▶ [TASK SET]:
(1) Write out the section of the UX article that begins at the words "In the 43 years" and ends after "in Andover, Massachusetts.".
(2) Continue the UX article on usability testing from its last sentence.

═════ TEXT TO READ ═════

In the 43 years he’s been in the tech field, he’s worked with hundreds of organizations, written two books, published hundreds of articles and podcasts, and tours the world speaking to audiences everywhere. When he can, he does his laundry in Andover, Massachusetts.

Design for ease: Do usability tests

The biggest nemesis of user experience are frustrating and difficult interfaces. You have to make an effort to design for ease of use.  Ease of use is critical in the best website UX designs.

UX expert Cory Lebson reminds digital marketers and website owners to do usability tests:

“Take usability testing seriously and make an effort to test whenever you are making significant changes or creating new resources . Carefully recruit the right users with a very tightly defined screener and incentivize those participants properly for their time. Your test plan should reflect actual usability testing goals and isn’t unnecessarily muddled with other types of research objectives.”

Cory Lebson

Cory Lebson has been a user experience consultant for over 20 years and is the Principal and Owner of Lebsontech LLC. Lebsontech focuses on user research and evaluation, user experience strategy and UX training.

═════ RECORDS SUPPLIED ═════

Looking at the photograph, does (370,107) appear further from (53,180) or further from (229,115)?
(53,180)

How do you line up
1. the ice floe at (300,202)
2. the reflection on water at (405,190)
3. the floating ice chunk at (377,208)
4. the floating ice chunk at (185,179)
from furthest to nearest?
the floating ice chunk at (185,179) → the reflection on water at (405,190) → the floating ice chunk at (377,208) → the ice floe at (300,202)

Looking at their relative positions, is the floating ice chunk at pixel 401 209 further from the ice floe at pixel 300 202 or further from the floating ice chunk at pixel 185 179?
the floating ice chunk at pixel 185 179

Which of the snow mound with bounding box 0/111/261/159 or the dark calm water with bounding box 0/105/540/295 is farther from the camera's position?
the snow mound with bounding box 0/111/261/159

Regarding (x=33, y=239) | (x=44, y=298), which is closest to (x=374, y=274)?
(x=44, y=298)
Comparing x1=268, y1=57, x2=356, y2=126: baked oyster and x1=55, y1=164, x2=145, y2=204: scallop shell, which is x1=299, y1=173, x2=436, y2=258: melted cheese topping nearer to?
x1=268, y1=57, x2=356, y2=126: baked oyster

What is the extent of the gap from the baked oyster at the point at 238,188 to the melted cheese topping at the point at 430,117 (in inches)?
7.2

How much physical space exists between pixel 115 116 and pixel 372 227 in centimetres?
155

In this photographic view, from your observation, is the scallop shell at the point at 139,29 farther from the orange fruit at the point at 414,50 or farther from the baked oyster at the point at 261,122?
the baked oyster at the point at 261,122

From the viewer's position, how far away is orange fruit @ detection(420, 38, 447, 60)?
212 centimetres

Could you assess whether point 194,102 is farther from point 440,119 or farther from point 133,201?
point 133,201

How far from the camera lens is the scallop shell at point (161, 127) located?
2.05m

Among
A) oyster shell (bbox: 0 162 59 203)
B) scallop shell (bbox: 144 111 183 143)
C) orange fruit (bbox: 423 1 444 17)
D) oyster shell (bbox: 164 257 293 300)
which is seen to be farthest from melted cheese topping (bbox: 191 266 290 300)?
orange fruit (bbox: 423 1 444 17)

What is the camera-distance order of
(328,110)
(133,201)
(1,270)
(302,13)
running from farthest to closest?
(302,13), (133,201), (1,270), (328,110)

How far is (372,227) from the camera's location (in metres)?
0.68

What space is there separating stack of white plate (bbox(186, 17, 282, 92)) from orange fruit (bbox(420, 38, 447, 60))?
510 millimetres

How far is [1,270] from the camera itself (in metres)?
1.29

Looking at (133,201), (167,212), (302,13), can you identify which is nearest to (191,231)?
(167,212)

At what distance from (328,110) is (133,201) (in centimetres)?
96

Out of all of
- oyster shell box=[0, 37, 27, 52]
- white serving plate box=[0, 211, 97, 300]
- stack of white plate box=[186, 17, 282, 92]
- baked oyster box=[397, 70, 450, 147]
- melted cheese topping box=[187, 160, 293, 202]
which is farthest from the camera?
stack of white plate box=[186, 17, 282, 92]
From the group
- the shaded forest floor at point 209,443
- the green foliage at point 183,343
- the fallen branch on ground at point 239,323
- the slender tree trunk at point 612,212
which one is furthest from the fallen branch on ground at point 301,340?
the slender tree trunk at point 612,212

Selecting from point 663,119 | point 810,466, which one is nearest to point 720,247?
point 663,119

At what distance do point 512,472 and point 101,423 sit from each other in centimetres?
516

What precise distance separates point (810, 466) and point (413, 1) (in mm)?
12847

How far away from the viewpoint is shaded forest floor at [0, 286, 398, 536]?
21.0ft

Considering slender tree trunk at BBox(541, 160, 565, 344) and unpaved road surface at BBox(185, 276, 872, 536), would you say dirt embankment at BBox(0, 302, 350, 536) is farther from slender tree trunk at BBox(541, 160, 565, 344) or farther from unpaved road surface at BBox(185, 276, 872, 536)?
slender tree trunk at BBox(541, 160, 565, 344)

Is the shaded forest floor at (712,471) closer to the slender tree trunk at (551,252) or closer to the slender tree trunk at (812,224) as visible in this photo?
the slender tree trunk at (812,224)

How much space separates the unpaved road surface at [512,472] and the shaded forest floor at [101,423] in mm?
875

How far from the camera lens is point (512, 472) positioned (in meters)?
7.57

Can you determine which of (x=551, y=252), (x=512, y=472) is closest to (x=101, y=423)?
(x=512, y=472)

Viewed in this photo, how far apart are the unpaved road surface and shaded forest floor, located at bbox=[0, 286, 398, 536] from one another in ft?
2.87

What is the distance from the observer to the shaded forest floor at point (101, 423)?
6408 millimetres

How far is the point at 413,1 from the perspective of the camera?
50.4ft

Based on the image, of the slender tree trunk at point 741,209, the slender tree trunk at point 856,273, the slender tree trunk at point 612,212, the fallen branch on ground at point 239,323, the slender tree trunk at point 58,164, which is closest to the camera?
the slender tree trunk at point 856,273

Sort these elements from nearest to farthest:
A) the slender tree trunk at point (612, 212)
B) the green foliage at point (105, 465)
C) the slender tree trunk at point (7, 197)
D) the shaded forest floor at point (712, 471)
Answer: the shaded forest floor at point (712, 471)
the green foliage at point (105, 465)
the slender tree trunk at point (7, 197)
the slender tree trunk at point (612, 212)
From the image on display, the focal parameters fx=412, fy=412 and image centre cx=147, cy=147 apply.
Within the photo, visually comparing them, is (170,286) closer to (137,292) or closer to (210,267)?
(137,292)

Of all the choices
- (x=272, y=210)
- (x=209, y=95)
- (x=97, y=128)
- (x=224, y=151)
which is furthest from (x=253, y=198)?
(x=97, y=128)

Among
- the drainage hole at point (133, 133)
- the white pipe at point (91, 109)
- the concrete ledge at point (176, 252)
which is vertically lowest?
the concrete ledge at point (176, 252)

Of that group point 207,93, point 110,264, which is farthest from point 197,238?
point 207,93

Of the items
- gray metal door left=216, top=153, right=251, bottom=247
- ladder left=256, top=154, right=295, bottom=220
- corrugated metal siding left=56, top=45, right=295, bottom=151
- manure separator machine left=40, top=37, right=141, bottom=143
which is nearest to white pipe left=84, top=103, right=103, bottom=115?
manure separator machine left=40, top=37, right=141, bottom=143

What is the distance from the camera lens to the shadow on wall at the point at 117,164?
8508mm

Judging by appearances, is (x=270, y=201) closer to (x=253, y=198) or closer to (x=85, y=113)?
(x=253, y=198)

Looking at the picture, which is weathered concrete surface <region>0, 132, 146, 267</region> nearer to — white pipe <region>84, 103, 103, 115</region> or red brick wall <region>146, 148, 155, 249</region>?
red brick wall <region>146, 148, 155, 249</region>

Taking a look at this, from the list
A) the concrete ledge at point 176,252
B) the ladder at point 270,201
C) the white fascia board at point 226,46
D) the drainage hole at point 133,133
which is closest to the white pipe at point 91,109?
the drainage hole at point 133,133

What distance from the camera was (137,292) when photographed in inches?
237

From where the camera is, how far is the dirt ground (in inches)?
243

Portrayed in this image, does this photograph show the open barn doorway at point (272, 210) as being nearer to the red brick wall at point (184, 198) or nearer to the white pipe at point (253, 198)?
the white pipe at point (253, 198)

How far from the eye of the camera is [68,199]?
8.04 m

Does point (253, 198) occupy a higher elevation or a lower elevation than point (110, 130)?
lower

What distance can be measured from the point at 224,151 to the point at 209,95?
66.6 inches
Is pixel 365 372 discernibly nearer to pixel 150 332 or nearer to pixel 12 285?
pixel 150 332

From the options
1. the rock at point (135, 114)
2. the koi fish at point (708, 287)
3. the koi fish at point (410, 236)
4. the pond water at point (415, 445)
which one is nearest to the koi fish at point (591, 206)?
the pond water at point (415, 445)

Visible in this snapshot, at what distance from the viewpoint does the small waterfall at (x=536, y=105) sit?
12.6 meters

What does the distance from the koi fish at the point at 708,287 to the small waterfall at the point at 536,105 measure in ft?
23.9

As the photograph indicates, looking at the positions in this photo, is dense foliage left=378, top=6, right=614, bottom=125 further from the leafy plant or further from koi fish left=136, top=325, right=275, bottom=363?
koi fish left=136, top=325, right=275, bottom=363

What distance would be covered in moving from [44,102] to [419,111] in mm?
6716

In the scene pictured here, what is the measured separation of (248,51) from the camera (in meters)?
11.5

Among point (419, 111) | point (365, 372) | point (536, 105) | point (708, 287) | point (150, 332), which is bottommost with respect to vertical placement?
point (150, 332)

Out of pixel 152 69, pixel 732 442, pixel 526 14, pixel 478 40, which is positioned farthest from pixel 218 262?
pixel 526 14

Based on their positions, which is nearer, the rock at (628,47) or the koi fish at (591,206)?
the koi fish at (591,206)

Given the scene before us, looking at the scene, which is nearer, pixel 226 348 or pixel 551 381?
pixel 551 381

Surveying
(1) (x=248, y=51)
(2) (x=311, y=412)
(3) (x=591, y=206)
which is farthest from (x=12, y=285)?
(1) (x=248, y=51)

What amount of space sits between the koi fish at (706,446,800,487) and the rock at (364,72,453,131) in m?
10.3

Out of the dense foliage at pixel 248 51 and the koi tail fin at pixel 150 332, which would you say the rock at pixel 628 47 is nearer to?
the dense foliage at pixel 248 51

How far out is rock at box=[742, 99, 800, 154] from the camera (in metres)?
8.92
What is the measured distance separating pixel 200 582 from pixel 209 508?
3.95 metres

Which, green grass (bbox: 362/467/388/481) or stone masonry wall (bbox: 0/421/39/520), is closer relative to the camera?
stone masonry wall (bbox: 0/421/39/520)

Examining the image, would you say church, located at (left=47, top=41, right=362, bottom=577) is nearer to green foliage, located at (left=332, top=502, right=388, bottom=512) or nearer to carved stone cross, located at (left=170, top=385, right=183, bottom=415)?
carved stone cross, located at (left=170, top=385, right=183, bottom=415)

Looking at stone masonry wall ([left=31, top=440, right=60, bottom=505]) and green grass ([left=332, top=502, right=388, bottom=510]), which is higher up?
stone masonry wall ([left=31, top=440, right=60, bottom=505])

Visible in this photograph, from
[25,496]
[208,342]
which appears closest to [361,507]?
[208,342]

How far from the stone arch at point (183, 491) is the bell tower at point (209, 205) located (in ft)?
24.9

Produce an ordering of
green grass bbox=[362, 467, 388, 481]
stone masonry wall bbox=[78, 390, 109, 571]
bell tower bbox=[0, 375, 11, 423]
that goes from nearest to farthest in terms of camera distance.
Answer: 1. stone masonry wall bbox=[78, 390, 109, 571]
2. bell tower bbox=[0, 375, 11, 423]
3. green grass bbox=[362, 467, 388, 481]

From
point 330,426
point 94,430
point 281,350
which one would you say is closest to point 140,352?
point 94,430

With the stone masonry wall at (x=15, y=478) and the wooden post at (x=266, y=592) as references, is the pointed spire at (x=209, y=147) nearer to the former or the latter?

═════

▶ [EXPECTED ANSWERS]:
(1)
In the 43 years he’s been in the tech field, he’s worked with hundreds of organizations, written two books, published hundreds of articles and podcasts, and tours the world speaking to audiences everywhere. When he can, he does his laundry in Andover, Massachusetts.

(2)
Cory is the author of The UX Careers Handbook and is a LinkedIn Learning instructor. He also speaks frequently, has been featured on the radio and has also published a number of articles in a variety of publications. Cory has an MBA in marketing and technology management, as well as an MA in sociology and a BS in psychology. He is a past president of the User Experience Professionals Association (UXPA) International and is also a past president of the UXPA DC Chapter.

Don’t forget the basics: Performance and accessibility

A lot of businesses are guilty of equating good user experience with trendiness. But this isn’t always the case.

User experience leader Vitaly Friedman advises to use caution when adding bells and whistles to your website:

Vitaly Friedman

“Focus on performance and accessibility. Many online experiences these days focus on fancy and trendy highlights, parallax, transitions and animations, but I see it in every usability test over and over and over again — if a website isn’t fast enough, and if it’s not accessible, people leave. It’s that simple. Focus on performance and accessibility first, and everything else has to come in later.”

Vitaly Friedman is the editor-in-chief and co-founder of SmashingMagazine.com, a quality publication for professional Web designers and developers. When he is not writing or speaking at a conference, he’s most probably solving complex UX, front-end, eCommerce UX and web performance problems in small and large organizations.

Simpler is better: Stop cluttering the screen

Clutter is a common mistake we see on both desktop and mobile channels. But when it comes to building great website UX, less is more.

CRO expert Neil Patel offers the following advice for best website UX:

“The easiest way to improve your mobile and desktop experience is to fit less on a screen.

Everyone is trying to cram in more within the screen. From text to images to call to actions.

You can only fit so much. And if you cram too much, it can be overwhelming. So, think about what you really need and don’t. Remove unnecessary elements and unnecessary steps. By keeping things simple, you’ll do better.”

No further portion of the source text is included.